The interfaces to communicate with CluedIn are actually HTTP i.e. REST. Our C# layer essentially wraps this and talks REST. This means that you can actually use any language that you want to talk to CluedIn, however there are some restrictions or limitations if you do this:
- You cannot inject custom logic into the same application domain as CluedIn.
- You will have to host your custom code in another host that is not CluedIn.
- You cannot currently use the crawler templates that are available only in C#.
Let’s go with some examples for you. What if you are a Python, R, SQL or GO developer? Let’s say you are wanting to build a custom integration that can be added through the user-interface but the code itself is written in Python.
What type of data is CluedIn not suited for?
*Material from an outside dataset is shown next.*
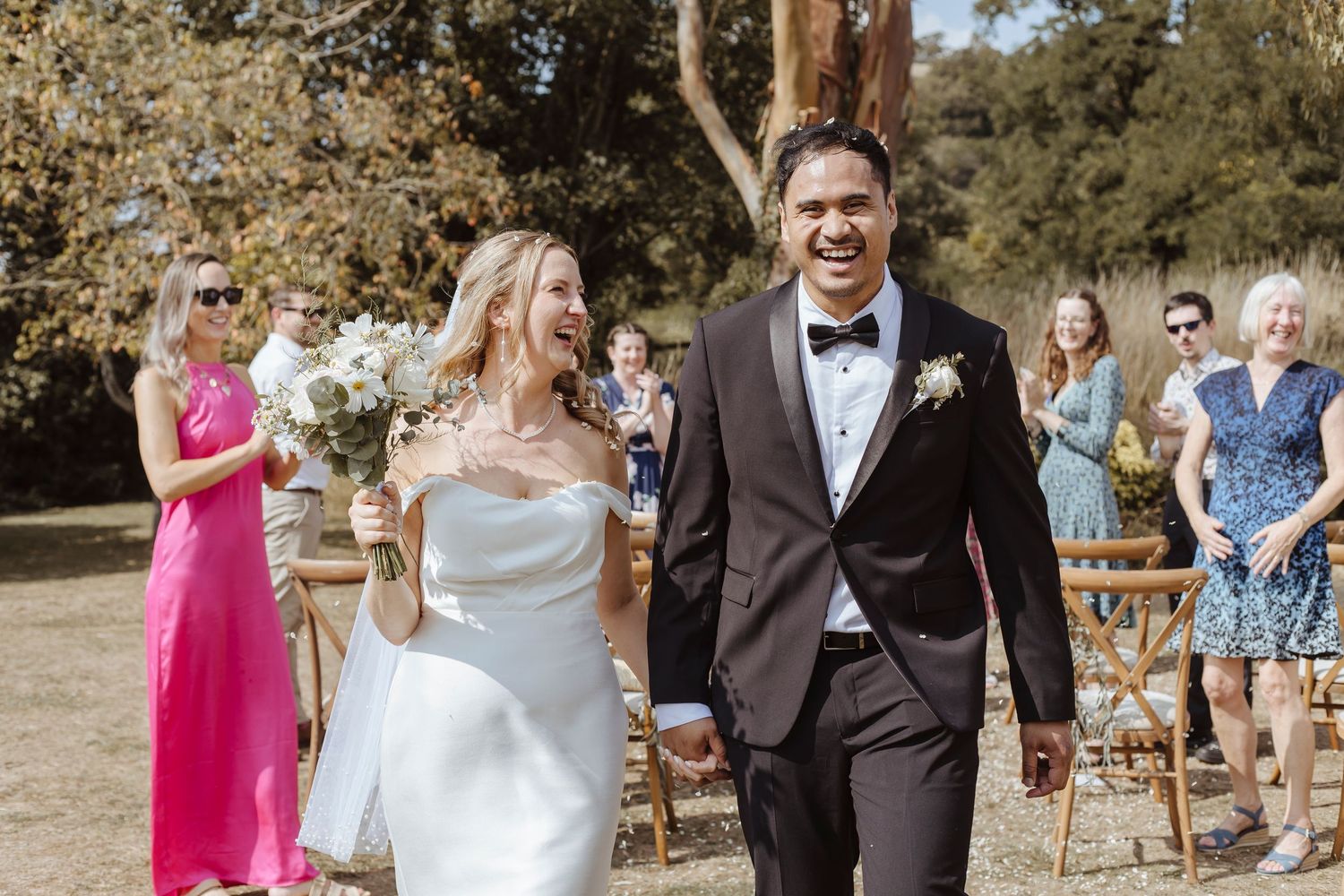bride and groom laughing with joy as they walk back up the aisle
There are many use-cases where CluedIn could be considered overkill or not fit for purpose. There are many use-cases that do not need all of the data preperation and cleaning pieces of CluedIn. It could very much be argued that IOT data doesn’t suffer from the same problems or require the same data preperation than other data such as operation business data. Hence here is a list of use-cases or data that we don’t think is necessarily suitable for CluedIn:
1: Processing Signal/IOT data that doesn’t have data quality issues or doesn’t need cataloging, governance - but rather needs to be made available in a Dashboard as fast as humanly possible. 2: If you have a limited amount of systems to integrate and there is no problems with determining how the records are conneceted between the different systems. A good example would be if you just wanted to intergate your Dropbox account with your CRM. 3: Where you do not want to move data. CluedIn copies data from sources to target. It won’t necessarily take all the data, but it is an ingestion engine. You have to be very careful with this use-case as many problems cannot be properly solved without taking copies of the data.